Fortunately the sage genus, Salvia, contains a number of species with flowers that require no genetic manipulation to achieve their amazingly blue colors. I’ve devoted a corner of my garden to three of them: ivy-leafed sage, arrow-leafed sage, and gentian sage.

Three salvias compared

The three species compared, left to right: Salvia patens ‘Oceano Blue,’ S. cacaliaefolia, and S. sagittata.

The ivy-leafed sage, Salvia cacaliaefolia, is a robust grower, four to five feet tall and as big around as you’ll let it get. I’m starting to call it the “walking sage” because it can set down roots where the fairly lax stems touch the ground. It also sends up new stems from runners, though these don’t wander too far from the plant. Rambunctious, yes, but the plant has been easily controlled with the help of Mister Pruning Shears.

Ivy-leaved sage flower Ivy-leaved sage plant

As its common name would suggest the leaves are a little ivy-like, triangular, three inches in length, and a pleasant medium green color. The spaces between the paired leaves can approach eight or nine inches, making the plant look a little stemmy and informal, but I find the mounding plant to be graceful and attractive.

Before the flowers open the buds develop an intense, almost indigo-blue shade, about as close to International Klein Blue as you’ll find in the garden. The buds open to clean blue flowers, fairly simple tubular affairs that are about and inch and a quarter long. What the flowers might lack in size and showy complexity they make up with their sheer profusion. The plant went into the ground November 18 of last year, and it’s never been without flowers except for when the sprinkler or heavy rains knocked them off. Hardiness reported to Zone 9.

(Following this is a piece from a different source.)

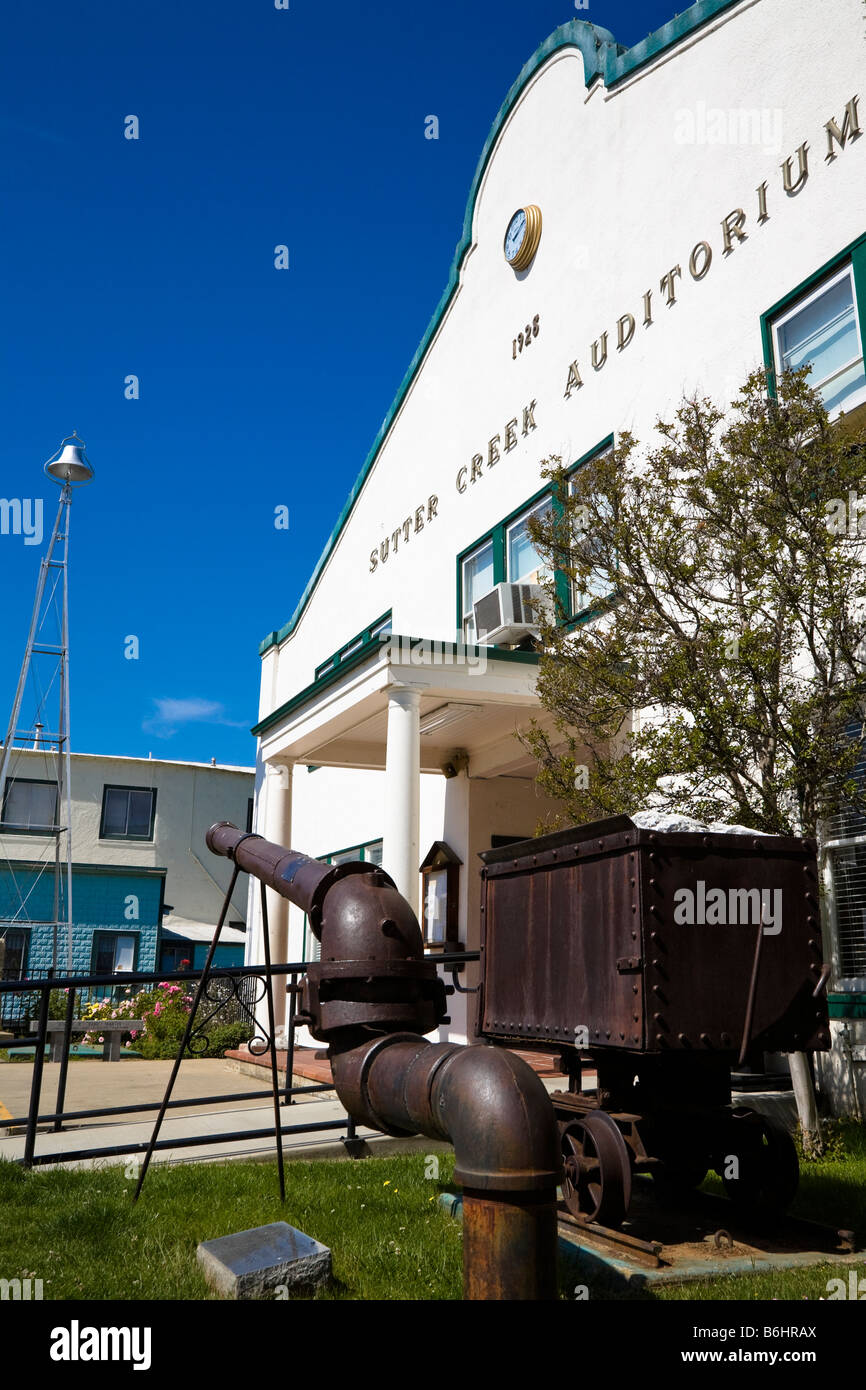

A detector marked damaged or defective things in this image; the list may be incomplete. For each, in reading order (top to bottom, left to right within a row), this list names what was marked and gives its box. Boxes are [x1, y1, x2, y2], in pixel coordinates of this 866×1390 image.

rusty metal pipe [208, 817, 561, 1295]
rusty hydraulic monitor nozzle [207, 811, 567, 1301]
rusty ore cart [478, 811, 828, 1228]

The arrow-leafed sage, Salvia sagittata, grows smaller than the previous species. So far, for me, the plant is maybe two feet tall and three wide, with the inflorescence adding a foot to the height. True to name, the leaves are shaped like an arrowhead. They easily attain six inches in length, and have an attractive light, almost lime-green coloration. Towards the end of the season the plant can lose its lower leaves and get leggy, so you might want to plant something small and mounding near the plant to disguise the stems. (I’ve planted some lime thyme.)

Arrow-leaved sage flowerArrow-leaved sage plant

The flowers are about the same size as those of the ivy-leaved sage, and take the form of small tubes with one petal modified to form a frilly little “skirt”–a handy platform for insects to land on. (If this were an orchid, the flower part would be called the labellum, the “lip.”) The blooms float on thin, dark stems that make them look like exotic little butterflies hovering over the plant. Their color is a vivid medium blue color, a main-line blue so pure it doesn’t need a fancy name. Peak bloom runs from May to late fall in San Diego. Considered a tender perennial, probably hardy into Zone 9.

The gentian sage, Salvia patens, is the newest addition to my garden. The clone I chose is ‘Oceano Blue.’ So far the plant is about 30 inches tall and 15 wide, definitely the most constrained of these three species. Leaves are oval-to-pointed (“ovate”), medium-dark green, and about two inches long.

Gentian sage flower Gentian sage plant

The flowers are almost identical to arrow-leaved sage in color–an intense medium blue–but the flowers are huge by contrast, exceeding two inches in length and height. The petals have a distinct formation that makes me think of a crab claw. I haven’t grown it through the warmest months, but it has a reputation for slowing down in its floriferousness, something I’m beginning to observe. Hardiness reported to Zone 8.

And what about the common bedding plant Salvia farinacea ‘Victoria Blue,’ the mealy cup sage? It can be a great plant, particularly in warmer, less humid climates and seasons when powdery mildew isn’t an issue. The flowers, however, range more towards blue-violet, not a pure shade of blue. So if you’re a blue purist, fuggedaboutit.